EH_SASL = f"kafkashaded.org.apache.kafka.common.security.plain.PlainLoginModule required username=\"$ConnectionString\" password=\"{eventhub_endpoint}\";"
topic = "meta"
# (df.writeStream
# .format("kafka")
# .option("topic", topic)
# .option("kafka.bootstrap.servers", bootstrap_servers)
# .option("kafka.sasl.mechanism", "PLAIN")
# .option("kafka.security.protocol", "SASL_SSL")
# .option("kafka.sasl.jaas.config", EH_SASL)
# .option("checkpointLocation", checkpoint_path)

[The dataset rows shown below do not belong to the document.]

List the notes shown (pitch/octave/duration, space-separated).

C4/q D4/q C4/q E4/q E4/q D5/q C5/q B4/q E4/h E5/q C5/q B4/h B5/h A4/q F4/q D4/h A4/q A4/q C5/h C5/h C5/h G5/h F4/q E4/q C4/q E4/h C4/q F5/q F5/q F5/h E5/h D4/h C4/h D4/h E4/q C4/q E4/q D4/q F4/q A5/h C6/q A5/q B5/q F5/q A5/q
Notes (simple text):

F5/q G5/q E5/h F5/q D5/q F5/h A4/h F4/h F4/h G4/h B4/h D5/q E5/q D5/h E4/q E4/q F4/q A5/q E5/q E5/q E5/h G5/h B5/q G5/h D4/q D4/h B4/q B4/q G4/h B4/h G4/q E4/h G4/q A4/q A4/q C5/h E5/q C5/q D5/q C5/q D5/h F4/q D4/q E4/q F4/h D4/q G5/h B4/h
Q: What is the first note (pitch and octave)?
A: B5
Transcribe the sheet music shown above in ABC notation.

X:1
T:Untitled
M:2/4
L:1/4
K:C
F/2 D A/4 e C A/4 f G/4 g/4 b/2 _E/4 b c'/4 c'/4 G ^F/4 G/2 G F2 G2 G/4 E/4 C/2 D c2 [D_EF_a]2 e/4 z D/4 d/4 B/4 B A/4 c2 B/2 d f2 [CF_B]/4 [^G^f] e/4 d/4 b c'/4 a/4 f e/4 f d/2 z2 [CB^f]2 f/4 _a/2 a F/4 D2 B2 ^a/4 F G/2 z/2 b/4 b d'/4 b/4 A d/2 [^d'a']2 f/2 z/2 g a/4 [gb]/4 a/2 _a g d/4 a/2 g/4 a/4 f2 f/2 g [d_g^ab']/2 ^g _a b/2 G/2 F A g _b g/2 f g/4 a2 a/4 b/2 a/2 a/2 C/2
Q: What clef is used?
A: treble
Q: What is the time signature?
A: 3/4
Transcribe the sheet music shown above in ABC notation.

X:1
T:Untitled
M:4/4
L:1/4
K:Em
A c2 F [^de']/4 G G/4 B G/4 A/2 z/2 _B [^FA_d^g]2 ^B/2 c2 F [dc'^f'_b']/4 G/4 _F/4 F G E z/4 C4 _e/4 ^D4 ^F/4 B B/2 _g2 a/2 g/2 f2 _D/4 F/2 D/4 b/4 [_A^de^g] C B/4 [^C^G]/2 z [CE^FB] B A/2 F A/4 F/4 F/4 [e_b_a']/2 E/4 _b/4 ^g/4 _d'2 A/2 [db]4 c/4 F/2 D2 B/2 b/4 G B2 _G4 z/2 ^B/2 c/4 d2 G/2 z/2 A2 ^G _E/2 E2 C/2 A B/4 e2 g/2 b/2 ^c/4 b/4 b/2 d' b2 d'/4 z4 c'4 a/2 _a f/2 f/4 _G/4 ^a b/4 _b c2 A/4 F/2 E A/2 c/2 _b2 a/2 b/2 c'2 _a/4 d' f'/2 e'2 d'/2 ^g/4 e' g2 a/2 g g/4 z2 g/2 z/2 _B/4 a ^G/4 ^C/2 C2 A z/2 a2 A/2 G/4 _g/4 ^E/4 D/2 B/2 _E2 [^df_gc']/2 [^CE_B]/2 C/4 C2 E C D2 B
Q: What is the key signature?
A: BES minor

# # .trigger(processingTime='2 seconds')
# .start())
(df.writeStream
.format("eventhubs")
.options(**write_options)
.option("checkpointLocation", checkpoint_path)
.trigger(availableNow=True)
.start()
# .awaitTermination()
)
def _prepare_events(df: DataFrame) -> DataFrame:
output_df = (
df.select(
f.to_json(f.create_map(
f.lit('EventTime'), f.col('EventTime'),
f.lit('Application'), f.col('Application'),
f.lit('DataProduct'), f.col('DataProduct'),
f.lit('Source'), f.col('Source'),
f.lit('Destination'), f.col('Destination'),
f.lit('Error'), f.col('Error')
)).alias('body')
)
# .select(f.to_json(f.struct("body")).alias("value"))
)
return output_df
Thanks
The Available Now and Processing Time triggers have very different semantics, so it's hard to know what you mean by "doesn't work." To recap:
So, if you start a query with Available Now and notice that no data arrives in EventHubs, it's very likely because no new data is available; it likely works with the Processing Time (of 2 seconds) trigger since the job keeps polling for new data and eventually finds and processes that new data.
You can verify what's actually being processed for a particular trigger by looking at the
numInputRows
metric of the streaming query progress, which will get printed to the driver logs, which you can find in the Spark UI (note: this log is not in the output of a Databricks notebook cell).